Davalı vekili cevap dilekçesinde;İcra takibine konu yapılacak alacak kaleminin varlığı ve varsa miktarının belirlenmesi yargılamayı gerektirdiğinden icra inkar tazminatı talebinin reddi gerektiğini,son 5 yıldan önceki fazla mesai alacaklarına yönelik iddiaları zaman aşımına uğradığı, davacının fazla çalışmasının söz konusu olmadığını, amir konumundaki davacının fazla mesai alacağı olsaydı bu alacaklarını alabilecek olanaklara sahip olduğunu, işten ayrıldığında şirketle yaptığı sulh ve ibra anlaşmasına göre fazla çalışma ücret alacağı talep edemeyeceği, fazla çalışma talebinin haksız olduğunu Bakanlık müfettiş raporuna dayanan iddiaların ise bu dava ile ilgisi olmadığını ileri sürerek davanın reddine karar verilmesini talep etmiştir.
Mahkemece, işyerinde 3 vardiya çalışmasının bulunduğunu ancak iki vardiya şefi olduğu, her bir vardiya şefinin günlük 12 saat çalışacağı kabul edilerek haftada 18 saat fazla çalışma yapıldığı belirlenmiş, iş sözleşmesi gereği fazla çalışma ücreti aylık ücret içinde ödenmekle haftalık 5 saat düşülerek 13 saat için hesaplanan fazla çalışma ücreti hüküm altına alınmıştır.

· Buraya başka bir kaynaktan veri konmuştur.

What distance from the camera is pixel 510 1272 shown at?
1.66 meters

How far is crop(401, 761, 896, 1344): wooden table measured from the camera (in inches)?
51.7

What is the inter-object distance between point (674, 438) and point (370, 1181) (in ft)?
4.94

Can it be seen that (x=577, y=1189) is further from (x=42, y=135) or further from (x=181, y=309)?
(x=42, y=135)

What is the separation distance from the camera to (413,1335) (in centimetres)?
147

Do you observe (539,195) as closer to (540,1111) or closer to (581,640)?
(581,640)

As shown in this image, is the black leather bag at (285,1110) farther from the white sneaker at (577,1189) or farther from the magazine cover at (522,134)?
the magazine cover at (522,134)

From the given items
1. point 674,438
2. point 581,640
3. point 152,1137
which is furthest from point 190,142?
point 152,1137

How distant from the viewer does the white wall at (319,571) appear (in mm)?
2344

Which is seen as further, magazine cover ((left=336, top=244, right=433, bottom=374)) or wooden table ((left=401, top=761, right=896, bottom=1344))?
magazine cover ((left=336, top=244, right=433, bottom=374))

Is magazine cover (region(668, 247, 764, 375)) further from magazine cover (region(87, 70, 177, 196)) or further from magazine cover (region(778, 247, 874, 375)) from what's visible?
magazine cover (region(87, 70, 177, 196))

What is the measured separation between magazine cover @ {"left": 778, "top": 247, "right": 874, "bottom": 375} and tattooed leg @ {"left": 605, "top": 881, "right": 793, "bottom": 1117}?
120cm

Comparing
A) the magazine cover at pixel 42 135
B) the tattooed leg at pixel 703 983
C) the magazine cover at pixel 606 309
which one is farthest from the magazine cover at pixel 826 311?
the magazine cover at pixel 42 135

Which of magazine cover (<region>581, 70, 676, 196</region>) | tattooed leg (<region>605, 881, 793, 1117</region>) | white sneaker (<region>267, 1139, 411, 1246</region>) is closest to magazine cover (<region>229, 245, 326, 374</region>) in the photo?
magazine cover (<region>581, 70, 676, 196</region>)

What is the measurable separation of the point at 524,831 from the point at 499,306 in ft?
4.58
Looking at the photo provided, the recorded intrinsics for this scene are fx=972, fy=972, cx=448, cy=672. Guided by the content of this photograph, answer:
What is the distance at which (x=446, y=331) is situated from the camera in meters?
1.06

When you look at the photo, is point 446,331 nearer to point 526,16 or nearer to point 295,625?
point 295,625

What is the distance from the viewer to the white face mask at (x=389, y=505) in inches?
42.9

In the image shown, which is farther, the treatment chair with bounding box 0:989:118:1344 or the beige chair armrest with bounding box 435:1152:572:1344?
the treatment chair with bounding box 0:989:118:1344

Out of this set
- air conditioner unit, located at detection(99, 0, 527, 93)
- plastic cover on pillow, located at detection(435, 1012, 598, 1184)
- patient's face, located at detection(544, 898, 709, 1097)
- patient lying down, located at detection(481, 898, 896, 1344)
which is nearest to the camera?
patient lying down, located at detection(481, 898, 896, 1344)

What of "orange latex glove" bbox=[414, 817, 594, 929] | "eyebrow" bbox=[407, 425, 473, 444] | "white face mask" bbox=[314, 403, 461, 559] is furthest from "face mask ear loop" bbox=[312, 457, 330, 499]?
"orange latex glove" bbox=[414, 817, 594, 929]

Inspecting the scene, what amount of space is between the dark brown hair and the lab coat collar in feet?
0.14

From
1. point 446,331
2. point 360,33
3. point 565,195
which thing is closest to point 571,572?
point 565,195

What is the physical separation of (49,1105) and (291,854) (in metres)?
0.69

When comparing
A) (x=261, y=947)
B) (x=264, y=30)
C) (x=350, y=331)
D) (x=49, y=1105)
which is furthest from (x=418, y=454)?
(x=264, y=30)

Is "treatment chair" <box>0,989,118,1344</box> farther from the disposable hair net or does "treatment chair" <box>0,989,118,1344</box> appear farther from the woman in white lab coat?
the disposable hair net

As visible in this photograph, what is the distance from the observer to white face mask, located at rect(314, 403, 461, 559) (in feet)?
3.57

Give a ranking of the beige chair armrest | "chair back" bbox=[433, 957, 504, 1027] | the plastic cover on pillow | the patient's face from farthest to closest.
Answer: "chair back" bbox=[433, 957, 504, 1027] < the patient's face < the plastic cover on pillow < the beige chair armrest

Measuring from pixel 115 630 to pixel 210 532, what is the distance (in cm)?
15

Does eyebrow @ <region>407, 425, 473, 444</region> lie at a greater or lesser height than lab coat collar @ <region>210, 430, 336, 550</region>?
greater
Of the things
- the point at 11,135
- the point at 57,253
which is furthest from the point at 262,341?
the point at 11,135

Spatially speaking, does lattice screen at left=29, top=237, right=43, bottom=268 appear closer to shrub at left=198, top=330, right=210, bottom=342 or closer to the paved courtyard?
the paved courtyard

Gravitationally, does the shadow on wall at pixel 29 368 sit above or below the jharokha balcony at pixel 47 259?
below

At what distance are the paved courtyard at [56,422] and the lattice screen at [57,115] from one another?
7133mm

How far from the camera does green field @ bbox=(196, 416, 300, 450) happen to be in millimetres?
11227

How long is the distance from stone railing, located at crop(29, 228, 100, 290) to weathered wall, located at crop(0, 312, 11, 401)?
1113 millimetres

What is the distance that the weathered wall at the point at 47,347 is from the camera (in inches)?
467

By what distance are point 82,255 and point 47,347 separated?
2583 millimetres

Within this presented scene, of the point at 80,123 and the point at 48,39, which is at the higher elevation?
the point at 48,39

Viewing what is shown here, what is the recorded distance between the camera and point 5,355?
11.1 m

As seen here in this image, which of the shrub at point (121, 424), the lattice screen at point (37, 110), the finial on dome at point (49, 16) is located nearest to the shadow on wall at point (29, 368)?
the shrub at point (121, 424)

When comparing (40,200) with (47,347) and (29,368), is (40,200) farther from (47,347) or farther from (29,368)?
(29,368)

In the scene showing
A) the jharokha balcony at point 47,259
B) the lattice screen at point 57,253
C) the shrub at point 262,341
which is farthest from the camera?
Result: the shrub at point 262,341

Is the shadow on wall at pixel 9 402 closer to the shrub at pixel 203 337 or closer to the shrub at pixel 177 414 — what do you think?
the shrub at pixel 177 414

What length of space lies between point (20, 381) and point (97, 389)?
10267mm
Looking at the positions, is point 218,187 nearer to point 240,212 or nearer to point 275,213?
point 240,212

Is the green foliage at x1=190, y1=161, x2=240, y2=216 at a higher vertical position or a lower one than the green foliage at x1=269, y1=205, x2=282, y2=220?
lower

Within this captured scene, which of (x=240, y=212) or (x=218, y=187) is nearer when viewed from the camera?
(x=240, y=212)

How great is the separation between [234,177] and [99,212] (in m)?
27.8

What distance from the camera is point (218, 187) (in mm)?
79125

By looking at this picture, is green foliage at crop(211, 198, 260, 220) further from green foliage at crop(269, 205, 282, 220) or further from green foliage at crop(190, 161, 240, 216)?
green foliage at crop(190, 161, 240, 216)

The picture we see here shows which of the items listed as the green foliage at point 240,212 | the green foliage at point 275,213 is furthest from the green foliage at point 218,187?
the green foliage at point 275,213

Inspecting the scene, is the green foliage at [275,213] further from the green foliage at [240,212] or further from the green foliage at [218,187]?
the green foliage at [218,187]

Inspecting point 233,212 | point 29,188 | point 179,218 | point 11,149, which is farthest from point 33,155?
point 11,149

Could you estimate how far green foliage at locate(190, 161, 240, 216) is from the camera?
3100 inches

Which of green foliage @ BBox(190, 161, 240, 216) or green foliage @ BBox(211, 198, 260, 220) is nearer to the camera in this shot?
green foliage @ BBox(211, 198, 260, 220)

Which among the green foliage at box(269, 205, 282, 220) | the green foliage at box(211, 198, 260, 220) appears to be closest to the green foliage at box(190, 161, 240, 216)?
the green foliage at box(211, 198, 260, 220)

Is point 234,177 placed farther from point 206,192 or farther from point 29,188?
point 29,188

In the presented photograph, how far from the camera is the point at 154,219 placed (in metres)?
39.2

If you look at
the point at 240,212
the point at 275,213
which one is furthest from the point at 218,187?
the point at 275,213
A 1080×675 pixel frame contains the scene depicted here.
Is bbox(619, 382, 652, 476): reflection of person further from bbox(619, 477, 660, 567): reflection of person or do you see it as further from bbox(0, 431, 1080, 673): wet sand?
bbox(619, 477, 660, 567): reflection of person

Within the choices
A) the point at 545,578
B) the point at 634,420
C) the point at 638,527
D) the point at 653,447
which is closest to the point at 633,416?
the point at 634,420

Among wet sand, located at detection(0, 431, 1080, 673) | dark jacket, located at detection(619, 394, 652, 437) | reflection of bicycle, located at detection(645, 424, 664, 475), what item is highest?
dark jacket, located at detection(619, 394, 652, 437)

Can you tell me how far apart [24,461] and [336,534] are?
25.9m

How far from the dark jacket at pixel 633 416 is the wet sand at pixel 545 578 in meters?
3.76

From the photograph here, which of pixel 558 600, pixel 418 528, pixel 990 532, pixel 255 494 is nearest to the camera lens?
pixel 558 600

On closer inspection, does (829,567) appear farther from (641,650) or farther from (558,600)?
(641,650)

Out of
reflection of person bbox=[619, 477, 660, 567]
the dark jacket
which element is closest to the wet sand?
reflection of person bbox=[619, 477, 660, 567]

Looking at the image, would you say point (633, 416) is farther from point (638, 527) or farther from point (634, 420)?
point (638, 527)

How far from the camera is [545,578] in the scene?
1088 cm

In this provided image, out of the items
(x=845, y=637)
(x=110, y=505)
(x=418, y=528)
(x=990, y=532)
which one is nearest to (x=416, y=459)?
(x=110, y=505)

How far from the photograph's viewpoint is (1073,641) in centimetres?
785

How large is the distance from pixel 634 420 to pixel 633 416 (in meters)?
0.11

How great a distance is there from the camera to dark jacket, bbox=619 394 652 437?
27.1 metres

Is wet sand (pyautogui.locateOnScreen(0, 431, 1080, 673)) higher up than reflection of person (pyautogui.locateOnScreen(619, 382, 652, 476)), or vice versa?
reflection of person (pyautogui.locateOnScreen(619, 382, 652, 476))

Kararı yasal süresi içinde davalı vekili temyiz etmiştir.
1.Dosyadaki yazılara, toplanan delillerle kararın dayandığı kanuni gerektirici sebeplere göre davalının aşağıdaki bendin kapsamı dışında kalan temyiz itirazları yerinde değildir.
Davacı işçinin fazla çalışma yapıp yapmadığı hususu taraflar arasında uyuşmazlık konusudur.
Fazla çalışma yaptığını iddia eden işçi bu iddiasını ispatla yükümlüdür. Ücret bordrolarına ilişkin kurallar burada da geçerlidir. İşçinin imzasını taşıyan bordro sahteliği ispat edilinceye kadar kesin delil niteliğindedir. Bir başka anlatımla bordronun sahteliği ileri sürülüp kanıtlanmadıkça, imzalı bordroda görünen fazla çalışma alacağının ödendiği varsayılır.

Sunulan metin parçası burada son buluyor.